運用:本番で困りやすいのは“変更”と“追跡”
- スキーマ変更耐性:下流APIのデータモデルが変わった時、MCPツール定義とテストをどう回すか
- 監視/アラート:失敗率、レイテンシ、下流APIのエラー、リトライ方針(iPaaS的な運用が必要)
- 変更管理:ツール追加・権限変更・ログ項目変更を、開発/本番でどう分離するか
- インシデント対応:誤操作や情報漏えい疑い時に、どのログでどこまで追えるか
コスト:ライセンスだけでなく“実行回数と運用工数”で効く
費用は製品・構成に依存しますが、見積り観点は分解しておくと稟議が通りやすくなります。
- モデル利用料(トークン/リクエスト)
- MCPサーバ/実行基盤の運用(ホスティング、冗長化、ログ保管)
- 下流APIの呼び出し増による従量課金
- ツール定義・テスト・監視設計の工数
- セキュリティ(秘密情報管理、DLP、監査対応)
導入ステップ:PoC→本番で失敗しにくい進め方
- 対象業務を1つに絞る(例:社内問い合わせ一次対応+チケット起票)
- データ分類(機密/個人情報)と「外部送信可否」を決める
- ツール(MCP)を最小数で定義し、実行範囲を狭くする(読み取り中心から)
- 成功条件(KPI)を決める:一次対応率、処理時間、誤実行率、運用工数
- ログ設計と監査観点をPoCから入れる(本番で作り直すと高い)
- 本番移行:権限棚卸、キー/トークンのローテーション、変更管理手順を整備
要件が曖昧な段階でも、「どのAPIをAIに触らせてよいか」「APIキー運用をどう分離するか」の壁打ちだけでPoCの成否が変わります。早めに第三者目線で設計レビューを入れるのが安全です。
よくある失敗/注意点
- AIに強い権限を渡しすぎる:最初から更新系(作成/削除)を解放し、誤操作のリカバリが重い
- エンドポイントが増えるだけ:MCPサーバを立てたが、結局各チームが勝手に接続先を追加し統制できない
- APIキーの管理が属人化:PoCの暫定運用がそのまま本番化し、失効・棚卸不能になる
- データモデルの揺れを放置:入力制約が弱く、AIが項目を取り違えて業務事故が起きる
- オーケストレーションをAI任せ:リトライ、例外処理、DLQ(失敗キュー)相当がなく運用が詰む
判断のためのチェックリスト(コピペ可)
- MCPで統制したい対象は明確か(AI経由のAPI実行/ツール実行)
- AIに直接渡さない形でAPIキー/トークンを管理できるか(保管、ローテーション、失効手順)

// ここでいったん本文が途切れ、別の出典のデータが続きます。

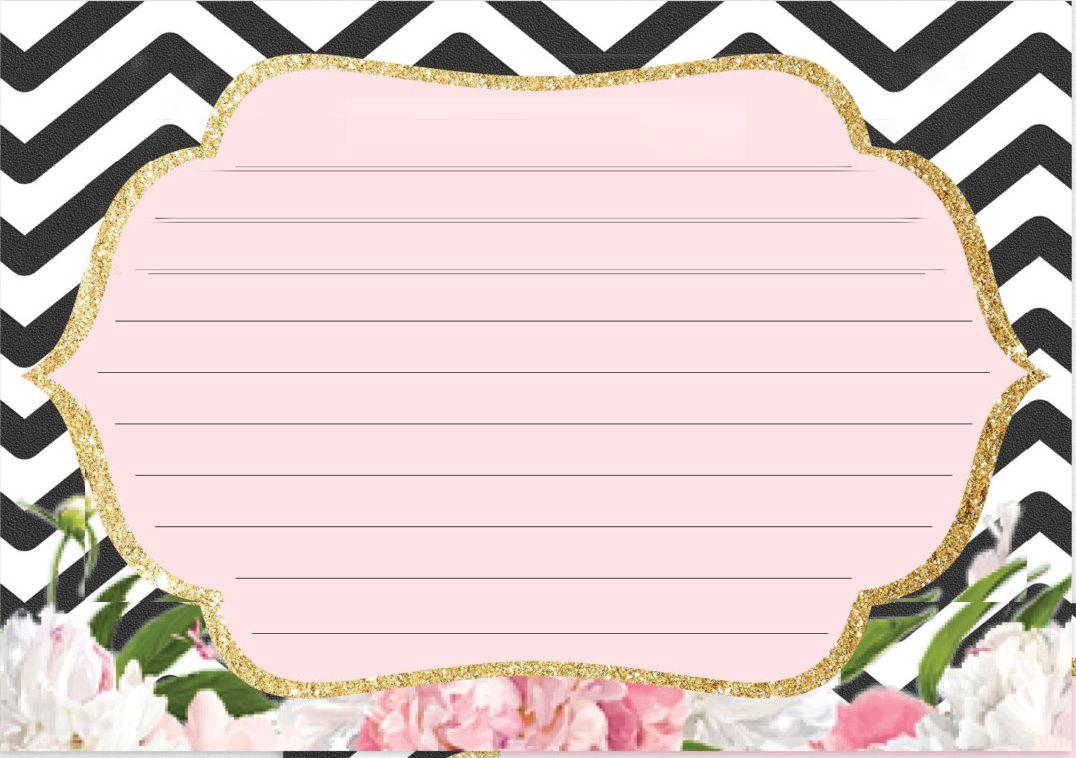 Recipe Card https://www.etsy.com/listing/215540953/bridal-brunch-invitation-custom?ref=shop_home_active_9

- ツールごとに権限スコープ(部署・顧客・期間・操作種別)を定義できるか
- 監査ログ(誰が・いつ・何を・どこへ)を取得し、保管期間・閲覧権限を決めたか
- データモデルの変更に備えたバージョニング、テスト、ロールバック手順があるか
- 重要処理のオーケストレーションはAI任せにせず、ワークフロー/iPaaSで担保する設計になっているか
- 個人情報・機密情報の送信/保存/学習の扱いが社内規程・契約と整合しているか
- 障害時の切り分け(MCP/下流API/モデル)と、一次対応フローが用意できるか
まとめ:MCPはAPIを置き換えるのではなく、AI時代の「実行の入口」を整える
MCPとAPI関係は「競合」ではなく「役割分担」になりやすいのが実務的な整理です。APIは引き続き機能提供の本体であり、MCPはAIがそれらを使う際の共通ルールとして、エンドポイントの集約、APIキー運用の統制、データモデルの明確化、そしてオーケストレーションのガードレールを設計しやすくします。
一方で、ログ・権限・スキーマ変更・例外処理など「本番運用で詰まりやすい論点」を最初から設計に入れないと、PoC止まりになりがちです。